Stored records
<<<<

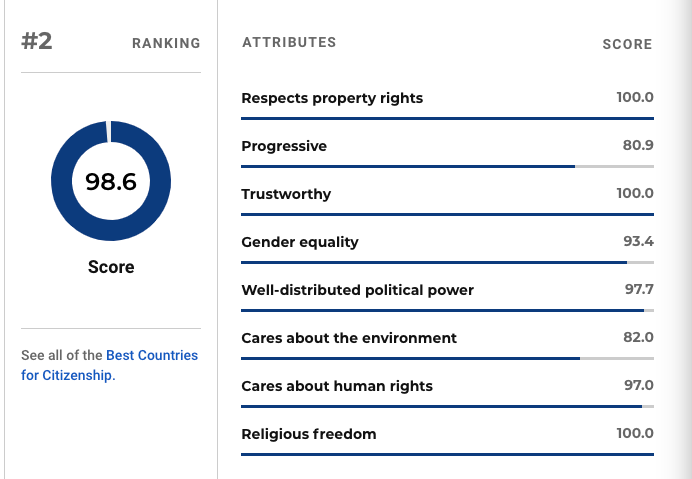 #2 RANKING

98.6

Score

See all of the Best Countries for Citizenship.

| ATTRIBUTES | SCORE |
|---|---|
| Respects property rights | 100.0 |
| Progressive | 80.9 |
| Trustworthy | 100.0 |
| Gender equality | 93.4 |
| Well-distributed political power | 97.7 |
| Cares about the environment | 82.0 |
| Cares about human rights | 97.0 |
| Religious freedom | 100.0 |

>>>>
<<<<

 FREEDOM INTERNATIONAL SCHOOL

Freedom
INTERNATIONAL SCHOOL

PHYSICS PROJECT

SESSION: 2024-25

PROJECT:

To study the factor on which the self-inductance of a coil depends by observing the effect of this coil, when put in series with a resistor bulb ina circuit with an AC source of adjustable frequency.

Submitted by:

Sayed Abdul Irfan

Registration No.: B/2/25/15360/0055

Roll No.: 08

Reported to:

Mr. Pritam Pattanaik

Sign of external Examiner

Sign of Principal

>>>>

Task brief -> From the entries above, extract only the lines running from the one containing "See all of the" through the one containing "freedom | 100.0 |", inclusive.

Exercise output ->
See all of the Best Countries for Citizenship.

| ATTRIBUTES | SCORE |
|---|---|
| Respects property rights | 100.0 |
| Progressive | 80.9 |
| Trustworthy | 100.0 |
| Gender equality | 93.4 |
| Well-distributed political power | 97.7 |
| Cares about the environment | 82.0 |
| Cares about human rights | 97.0 |
| Religious freedom | 100.0 |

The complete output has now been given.